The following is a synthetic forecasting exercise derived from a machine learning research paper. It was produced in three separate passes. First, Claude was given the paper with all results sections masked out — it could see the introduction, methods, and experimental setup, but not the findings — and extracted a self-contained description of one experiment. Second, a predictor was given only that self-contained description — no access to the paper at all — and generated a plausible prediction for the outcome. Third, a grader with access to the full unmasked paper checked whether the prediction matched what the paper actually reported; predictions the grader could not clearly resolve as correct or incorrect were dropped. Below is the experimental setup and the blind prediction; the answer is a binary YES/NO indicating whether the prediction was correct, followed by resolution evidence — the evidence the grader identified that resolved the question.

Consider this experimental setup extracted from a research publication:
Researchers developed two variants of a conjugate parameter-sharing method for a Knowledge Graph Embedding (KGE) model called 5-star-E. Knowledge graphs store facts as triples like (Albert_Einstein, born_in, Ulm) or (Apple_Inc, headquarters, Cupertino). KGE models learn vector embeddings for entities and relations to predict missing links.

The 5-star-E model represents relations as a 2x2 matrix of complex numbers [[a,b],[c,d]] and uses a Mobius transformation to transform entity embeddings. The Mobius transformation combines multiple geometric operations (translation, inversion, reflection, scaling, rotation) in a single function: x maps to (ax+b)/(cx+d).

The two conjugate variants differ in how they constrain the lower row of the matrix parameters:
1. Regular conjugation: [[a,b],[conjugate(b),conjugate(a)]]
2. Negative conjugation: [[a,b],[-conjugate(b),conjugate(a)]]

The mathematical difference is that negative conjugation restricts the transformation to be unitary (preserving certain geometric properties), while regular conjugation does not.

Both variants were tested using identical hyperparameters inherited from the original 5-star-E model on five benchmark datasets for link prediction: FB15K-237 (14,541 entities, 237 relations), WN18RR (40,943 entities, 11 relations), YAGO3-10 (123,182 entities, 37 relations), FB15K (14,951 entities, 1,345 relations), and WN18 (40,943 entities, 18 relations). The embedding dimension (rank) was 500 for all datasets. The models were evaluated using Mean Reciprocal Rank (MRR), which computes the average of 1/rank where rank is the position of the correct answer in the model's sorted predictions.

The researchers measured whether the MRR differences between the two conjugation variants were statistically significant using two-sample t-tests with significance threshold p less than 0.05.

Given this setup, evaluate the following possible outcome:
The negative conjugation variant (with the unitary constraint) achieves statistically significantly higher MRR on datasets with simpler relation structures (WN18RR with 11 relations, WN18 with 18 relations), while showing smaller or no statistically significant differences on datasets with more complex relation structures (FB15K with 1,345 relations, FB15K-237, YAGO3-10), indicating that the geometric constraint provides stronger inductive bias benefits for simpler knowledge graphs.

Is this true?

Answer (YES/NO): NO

• • • • • • •

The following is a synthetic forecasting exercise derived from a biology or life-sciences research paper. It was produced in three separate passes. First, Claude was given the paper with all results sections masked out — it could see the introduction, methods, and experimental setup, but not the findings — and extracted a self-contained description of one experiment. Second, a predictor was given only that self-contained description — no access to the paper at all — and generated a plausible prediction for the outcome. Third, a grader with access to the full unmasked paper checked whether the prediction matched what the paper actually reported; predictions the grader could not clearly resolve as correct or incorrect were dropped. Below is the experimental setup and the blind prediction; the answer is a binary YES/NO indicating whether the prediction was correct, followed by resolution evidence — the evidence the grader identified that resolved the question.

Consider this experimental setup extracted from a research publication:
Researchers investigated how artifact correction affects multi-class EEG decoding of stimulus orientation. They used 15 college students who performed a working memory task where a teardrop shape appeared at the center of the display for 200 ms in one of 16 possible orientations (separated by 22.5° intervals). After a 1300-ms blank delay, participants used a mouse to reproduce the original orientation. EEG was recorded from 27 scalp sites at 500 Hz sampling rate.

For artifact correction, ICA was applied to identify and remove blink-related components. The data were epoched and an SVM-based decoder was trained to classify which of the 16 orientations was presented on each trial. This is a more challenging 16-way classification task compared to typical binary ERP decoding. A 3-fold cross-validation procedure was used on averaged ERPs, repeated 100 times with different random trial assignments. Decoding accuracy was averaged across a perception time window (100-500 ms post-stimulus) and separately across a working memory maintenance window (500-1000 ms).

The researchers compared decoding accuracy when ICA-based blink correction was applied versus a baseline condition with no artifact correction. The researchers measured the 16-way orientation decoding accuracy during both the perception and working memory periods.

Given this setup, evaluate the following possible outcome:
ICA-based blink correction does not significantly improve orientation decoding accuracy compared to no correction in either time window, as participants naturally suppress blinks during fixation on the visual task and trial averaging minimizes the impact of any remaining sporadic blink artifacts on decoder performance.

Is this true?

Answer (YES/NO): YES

• • • • • • •

Please report the number of lines in the listing that include "does", and add nothing to it.

Result
2